I was pretty surprised when I looked at this chart after the game. My eyes told me the Ducks deserved to lose, and a three-goal margin seemed about right. This shot attempt chart (from war-on-ice) tells a different story. Even before score effect took over in the third period, the Ducks were neck-and-neck with the Islanders.

I can try to explain part of this by recalling a few instances where Duck players shot the puck from severe angles or from far away (a few such shots by Jakob Silfverberg and Chris Stewart come to mind). Perhaps this 60-minute sample is skewed by a larger-than-usual amount of non-dangerous shot attempts. And perhaps my outlook on the game turned pessimistic enough to bias me against the Ducks having a decent game.

So I'm curious. Did anyone else think the Ducks played as well as this chart indicates?

Worst: Zone Exits

There were a lot of bad things I (or any somewhat knowledgeable observer) could point out about the way the Ducks played this game. One that stood out to me was zone exits, or rather attempted zone exits. Up until the last half of the third period when New York reigned in their forecheck, the Ducks had an enormous amount of trouble getting the puck out of their zone and into neutral ice. The shifts leading up to, and including, the Clutterbuck goal included some of the most egregious examples of this.

Best: Perry's 301st

Here he is passing Paul Kariya on the franchise goal scoring list.

156 goals now stand between Corey Perry and Teemu Selanne. As crazy as it sounds, Perry could easily overtake the Finnish Flash within five seasons, fewer if he ages well.

Worst: The Standings

Those four straight wins put the Ducks back into the playoff conversation, but after Friday's loss, they now sit five points out of the division's top three. Historically, five points is bigger than it seems, and anyone rooting for the Ducks who doesn't think the word "desperate" applies to this situation doesn't understand how tough it is to claw back from that kind of deficit, especially with all the three-point overtime games that are going to happen between now and April.

Worst: Offensive Depth

The Getzlaf-Perry-Rakell line didn't score at even strength, but they played like a legitimate NHL first line. (Which they damn well better have.) None of the other lines looked anything like a second, third, or fourth line on a good team. Ryan Kesler made a few good plays, but he was flanked by Stewart and Patrick Maroon, and that went about as well as you'd expect. Clearly, Rakell needs to jump down in the depth chart, which is a shame because he would be a great fit on that top line. So scratch that.

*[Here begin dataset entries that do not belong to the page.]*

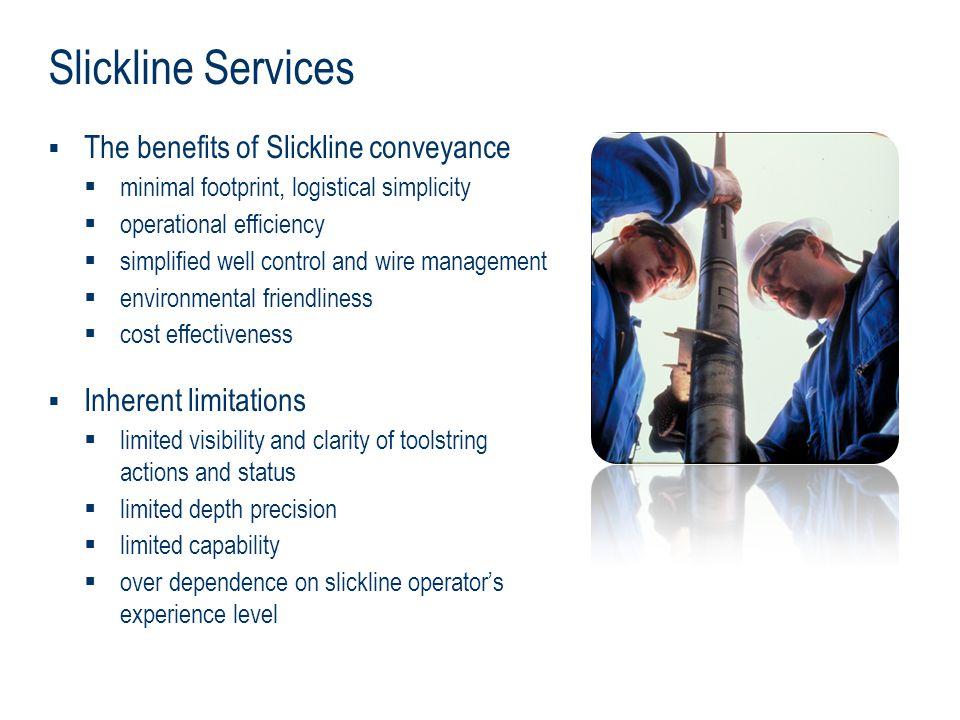 Slickline Services The benefits of Slickline conveyance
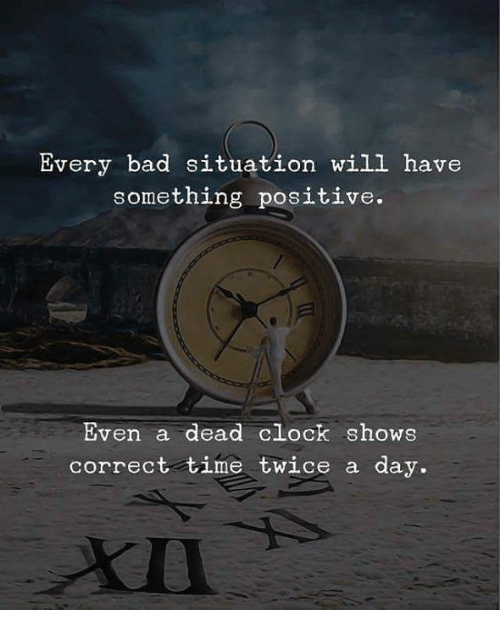 Bad, Clock, and Time: Every bad situation will have  something positive.  Even a dead clock shows  correct time twice a day.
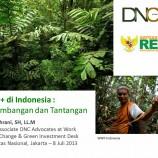 REDD+ di Indonesia : Perkembangan dan Tantangan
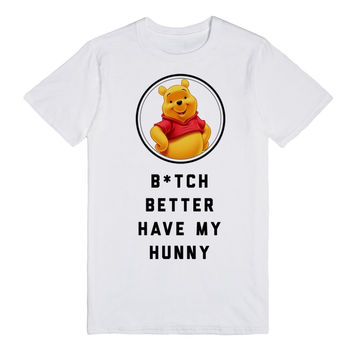 Winnie the Pooh: B*tch Better Have My Hunny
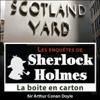 Arthur Conan Doyle - La boîte en carton (Les enquêtes de Sherlock Holmes 50) artwork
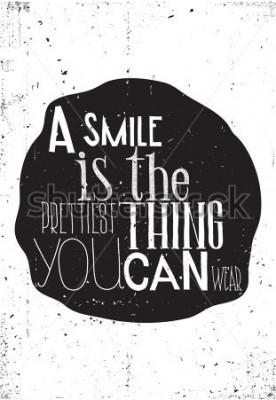 Плакат Фраза «улыбка» - самая красивая вещь, которую вы можете носить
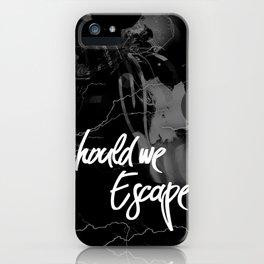 Should we escape? iPhone Case
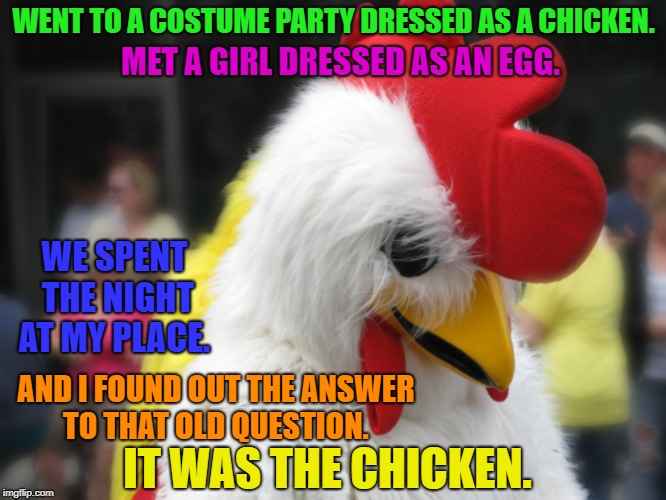 To the winner goes the spoils | WENT TO A COSTUME PARTY DRESSED AS A CHICKEN. IT WAS THE CHICKEN. MET A GIRL DRESSED AS AN EGG. WE SPENT THE NIGHT AT MY PLACE. AND I FOUND  | image tagged in memes,funny,chicken,egg,i love bacon | made w/ Imgflip meme maker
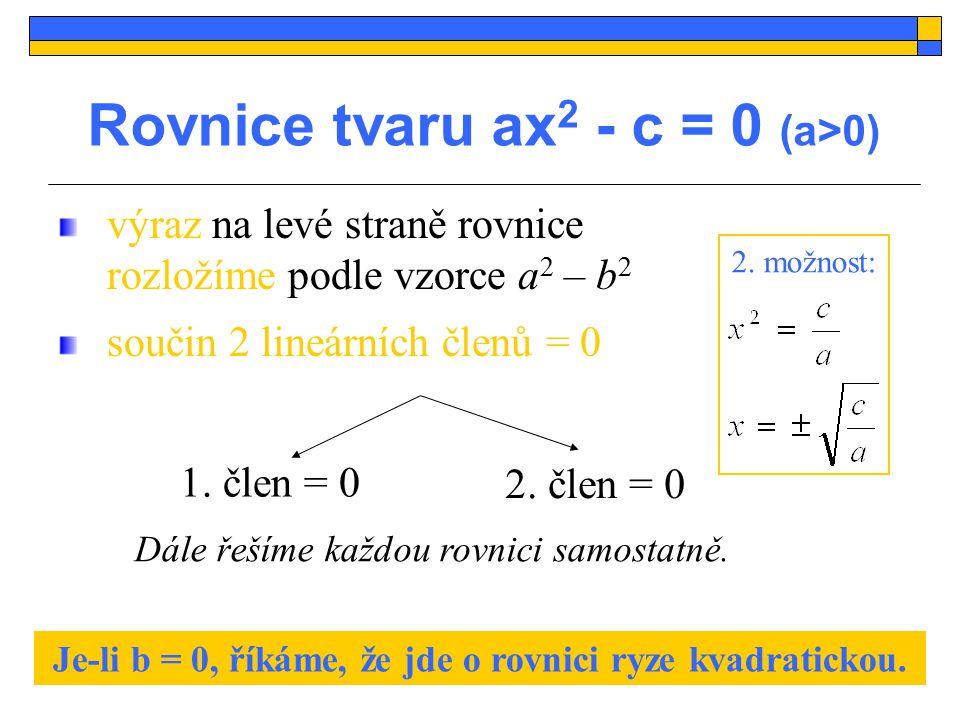 Rovnice tvaru ax2 - c = 0 (a>0)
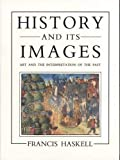 Haskell, Francis: History and Its Images: Art and the Interpretation of the Past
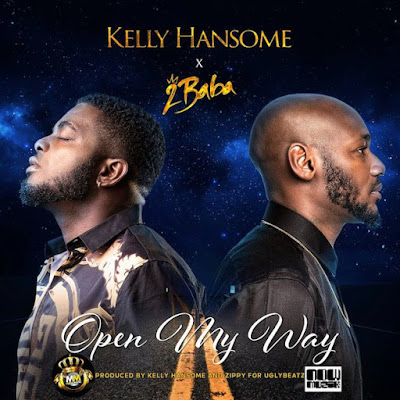 Kelly Hansome ft 2Baba – Open My Way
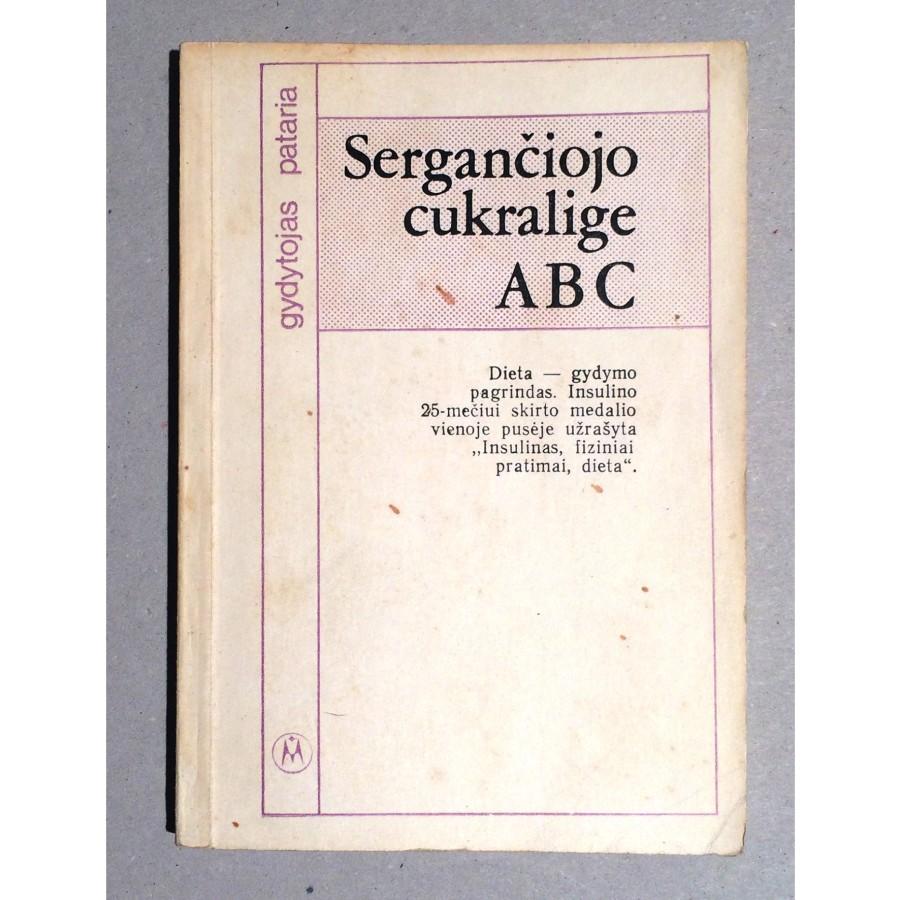 A. Norkus - Sergančiojo cukralige ABC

Worst: Missed Opportunities

Silfverberg had an almost wide open net in the second period, but he couldn't lift the puck over the right pad of backup goalie Thomas Greiss. It would be unfair to pin a sixty-minute loss on one play or one player, but when your team is struggling to generate offense, you have to bury those.

Three Stars

3) Adam Pelech

Shoutout to the 21 year-old Toronto native who made his NHL debut for the Islanders, playing 13:19 on defense.

2) Johnny Boychuk

The Ducks broadcast compared his shot to that of Shea Weber, which is probably giving him more credit than he deserves, but not by much. Boychuk shoots hard and he shoots often. His assist on Clutterbuck's goal was the simple and effective slap shot from the point that has made him such a well-respected defenseman over the years.

1) The Islanders' Second Line

Frans Nielsen, the all-time leading Danish scorer in NHL history, added two more goals to his resume, each of them the end product of a beautiful rush. Linemates Josh Bailey and Anders Lee assisted on both goals, and both of Lee's passes were very impressive.